## Null Space Research

We build an algorithm for computing the **Levenshtein edit distance** between two strings - an application of dynamic programming. This program can be used to correct spelling errors. 

- For instance, assume a user wanted to write the word "awesome" but instead ended up writing "ossome". In this case we compute the **Levenshtein distance** of this word with various other english words. 

- The english words for which the Levenshtein distance is minimum, would give us the intended correctly spelled word. In our example, we have compared the levenshtein distance of the word **ossome** with the words **awesome** and **amazing**. 

- In the end we find that the Levenshtein distance between **ossome** and **awesome** is indeed much lower as compared to the words **ossome** and **amazing**. 

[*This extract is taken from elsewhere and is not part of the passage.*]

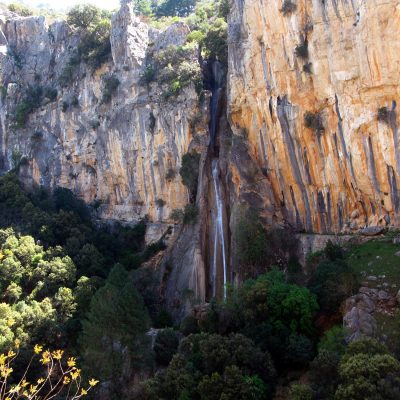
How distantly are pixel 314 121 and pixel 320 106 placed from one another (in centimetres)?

- This indicates that the first pair of words are quite similar in terms of edit distance and hence we conclude that **awesome** must have been the intended word for the user. With this result, the correct spelling can be suggested to the user. 

In [98]:
import numpy as np
from nltk.corpus import words
from nltk.corpus import brown

In [142]:
def levenshtein(source, target):
    n = len(source)
    m = len(target)
    
    S = {i+1: source[i] for i in range(len(source))}
    T = {i+1: target[i] for i in range(len(target))}
    
    D = np.zeros(shape=(n+1, m+1))
    
    # initialize

    for i in range(1, n+1):
        D[i, 0] = D[i-1, 0] + 1
    for j in range(1, m+1):
        D[0, j] = D[0, j-1] + 1
    
    # compute
    
    for i in range(1, n+1):
        for j in range(1, m+1):
            d_cost = 3
            i_cost = 1
            if S[i] == T[j]:
                sub_cost = 0
            elif S[i] != T[j]:
                sub_cost = 1

            D[i, j] = min(D[i-1, j] + d_cost, D[i-1, j-1] + sub_cost, D[i, j-1] + i_cost)
    
    return int(D[n, m])

In [150]:
levenshtein('ossome', 'awesome')

3

In [151]:
levenshtein('ossome', 'amazing')

7

In [152]:
print("since LEVENSHTEIN('ossome', 'awesome') = 3 < LEVENSHTEIN('ossome', 'amazing') = 7 ...")
print()
print("we conclude that 'awesome' is the intended word when the user spelled 'ossome'")

since LEVENSHTEIN('ossome', 'awesome') = 3 < LEVENSHTEIN('ossome', 'amazing') = 7 ...

we conclude that 'awesome' is the intended word when the user spelled 'ossome'